Playwright/novelist/screenwriter Paul Rudnick penned a piece for this week’s New Yorker and it’s totally hilarious. It’s essentially a letter to Mr. Haggard from fictional character Pastor Stan Belker, who has much in common with Mr. Haggard.
As a teen-ager, I found that I was attracted both to serving Our Lord and to Jimmy Wiggins, the assistant coach of my high-school soccer team. I was in torment, and I would pray for hours on end, asking God why He would command me to love Him so deeply and at the same time just go and create Jimmy’s snug little soccer shorts. I told my clergyman, Father Josiah, about my conflicting urges, and he tried to reconcile them by explaining that from certain angles Jesus looks just like Dennis Quaid.
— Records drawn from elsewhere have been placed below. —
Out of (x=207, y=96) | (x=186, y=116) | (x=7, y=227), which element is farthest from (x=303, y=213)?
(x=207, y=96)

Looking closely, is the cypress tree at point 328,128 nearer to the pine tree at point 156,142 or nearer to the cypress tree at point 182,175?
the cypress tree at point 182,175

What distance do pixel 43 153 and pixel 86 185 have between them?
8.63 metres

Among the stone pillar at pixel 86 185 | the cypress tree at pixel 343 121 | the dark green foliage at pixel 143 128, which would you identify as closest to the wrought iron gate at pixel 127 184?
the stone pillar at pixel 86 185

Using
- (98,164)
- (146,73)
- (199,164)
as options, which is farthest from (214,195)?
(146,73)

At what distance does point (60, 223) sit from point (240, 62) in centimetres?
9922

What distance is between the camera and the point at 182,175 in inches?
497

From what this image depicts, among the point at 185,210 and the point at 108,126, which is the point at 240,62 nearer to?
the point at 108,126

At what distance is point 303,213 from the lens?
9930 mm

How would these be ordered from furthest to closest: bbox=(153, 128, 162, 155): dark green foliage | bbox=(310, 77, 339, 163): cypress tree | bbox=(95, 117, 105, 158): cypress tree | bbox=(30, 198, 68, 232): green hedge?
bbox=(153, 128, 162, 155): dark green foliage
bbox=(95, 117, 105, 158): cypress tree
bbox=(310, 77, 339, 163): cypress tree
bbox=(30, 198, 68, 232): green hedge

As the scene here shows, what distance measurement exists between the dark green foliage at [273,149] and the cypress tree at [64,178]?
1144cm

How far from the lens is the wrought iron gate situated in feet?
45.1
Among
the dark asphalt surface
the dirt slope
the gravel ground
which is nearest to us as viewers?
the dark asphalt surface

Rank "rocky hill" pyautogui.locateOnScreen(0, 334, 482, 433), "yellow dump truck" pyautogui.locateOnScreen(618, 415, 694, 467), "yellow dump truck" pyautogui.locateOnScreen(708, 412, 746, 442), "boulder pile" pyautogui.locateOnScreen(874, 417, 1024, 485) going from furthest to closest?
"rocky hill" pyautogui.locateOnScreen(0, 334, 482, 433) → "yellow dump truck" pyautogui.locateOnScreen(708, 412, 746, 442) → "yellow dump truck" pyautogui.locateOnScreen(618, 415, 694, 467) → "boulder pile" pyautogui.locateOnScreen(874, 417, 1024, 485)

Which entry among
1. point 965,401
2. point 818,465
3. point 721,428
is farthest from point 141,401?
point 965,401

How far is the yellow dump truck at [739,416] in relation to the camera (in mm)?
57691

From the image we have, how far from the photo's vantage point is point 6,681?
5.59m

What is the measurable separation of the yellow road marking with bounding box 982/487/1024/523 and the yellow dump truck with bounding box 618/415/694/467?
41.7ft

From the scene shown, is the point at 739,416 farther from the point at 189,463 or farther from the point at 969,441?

Still, I had agonizing doubts: was I just experiencing a completely normal phase of adolescent uncertainty, or were Jimmy Wiggins’s firm, high buttocks really a calling card from Satan?
(Oh sweet Jesus how familiar I am with that calling card!)
The letter recounts Stan’s life as it follows the expected trajectory: male lover in college, then wife and a male prostitute/drug dealer in adulthood, and finally a public downfall.
It kinda missed the whole Ted Haggard media explosion (all three (?) of them) but it’s good enough to be forgiven.